Collective animal behavior arises from individual motivations and social interactions that are critical for individual fitness. Fish have long inspired investigations into collective motion, specifically, their ability to integrate environmental and social information across ecological contexts. This demonstration illustrates techniques used for quantifying behavioral responses of fish, in this case, Golden Shiner (Notemigonus crysoleucas), to visual stimuli using computer visualization and digital image analysis. Recent advancements in computer visualization allow for empirical testing in the lab where visual features can be controlled and finely manipulated to isolate the mechanisms of social interactions. The purpose of this method is to isolate visual features that can influence the directional decisions of the individual, whether solitary or with groups. This protocol provides specifics on the physical Y-maze domain, recording equipment, settings and calibrations of the projector and animation, experimental steps and data analyses. These techniques demonstrate that computer animation can elicit biologically-meaningful responses. Moreover, the techniques are easily adaptable to test alternative hypotheses, domains, and species for a broad range of experimental applications. The use of virtual stimuli allows for the reduction and replacement of the number of live animals required, and consequently reduces laboratory overhead.
This demonstration tests the hypothesis that small relative differences in the movement speeds (2 body lengths per second) of virtual conspecifics will improve the speed and accuracy with which shiners follow the directional cues provided by the virtual silhouettes. Results show that shiners directional decisions are significantly affected by increases in the speed of the visual cues, even in the presence of background noise (67% image coherency). In the absence of any motion cues, subjects chose their directions at random. The relationship between decision speed and cue speed was variable and increases in cue speed had a modestly disproportionate influence on directional accuracy.

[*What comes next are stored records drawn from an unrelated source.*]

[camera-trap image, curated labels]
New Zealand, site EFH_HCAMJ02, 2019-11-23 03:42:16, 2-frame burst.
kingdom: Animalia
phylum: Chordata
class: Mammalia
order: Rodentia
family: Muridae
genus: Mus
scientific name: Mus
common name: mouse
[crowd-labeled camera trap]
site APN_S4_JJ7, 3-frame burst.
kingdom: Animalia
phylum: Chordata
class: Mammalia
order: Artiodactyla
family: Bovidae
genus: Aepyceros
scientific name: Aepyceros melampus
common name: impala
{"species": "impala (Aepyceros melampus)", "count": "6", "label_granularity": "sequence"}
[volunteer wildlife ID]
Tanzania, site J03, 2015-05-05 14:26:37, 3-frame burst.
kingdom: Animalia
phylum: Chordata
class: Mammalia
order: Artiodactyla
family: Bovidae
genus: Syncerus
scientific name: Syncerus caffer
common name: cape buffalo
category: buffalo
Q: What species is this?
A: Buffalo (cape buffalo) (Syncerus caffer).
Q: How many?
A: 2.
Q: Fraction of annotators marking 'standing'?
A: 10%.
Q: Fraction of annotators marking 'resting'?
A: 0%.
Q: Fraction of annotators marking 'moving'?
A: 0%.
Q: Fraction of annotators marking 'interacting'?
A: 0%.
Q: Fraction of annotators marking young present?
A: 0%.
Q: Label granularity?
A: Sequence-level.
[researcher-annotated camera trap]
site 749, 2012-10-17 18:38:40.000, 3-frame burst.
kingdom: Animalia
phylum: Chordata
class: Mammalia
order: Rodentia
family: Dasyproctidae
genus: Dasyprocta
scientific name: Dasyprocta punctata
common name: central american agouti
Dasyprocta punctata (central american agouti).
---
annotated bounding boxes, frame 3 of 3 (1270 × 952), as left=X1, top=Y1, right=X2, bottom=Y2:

Animals sense and interpret their habitat continuously to make informed decisions when interacting with others and navigating noisy surroundings. Individuals can enhance their situational awareness and decision making by integrating social information into their actions. Social information, however, largely stems from inference through unintended cues (i.e., sudden maneuvers to avoid a predator), which can be unreliable, rather than through direct signals that have evolved to communicate specific messages (e.g., the waggle dance in honey bees)1. Identifying how individuals rapidly assess the value of social cues, or any sensory information, can be a challenging task for investigators, particularly when individuals are traveling in groups. Vision plays an important role in governing social interactions2,3,4 and studies have inferred the interaction networks that may arise in fish schools based on each individual’s field of view5,6. Fish schools are dynamic systems, however, making it difficult to isolate individual responses to particular features, or neighbor behaviors, due to the inherent collinearities and confounding factors that arise from the interactions among group members. The purpose of this protocol is to complement current work by isolating how alternative visual features can influence the directional decisions of individuals traveling alone or within groups.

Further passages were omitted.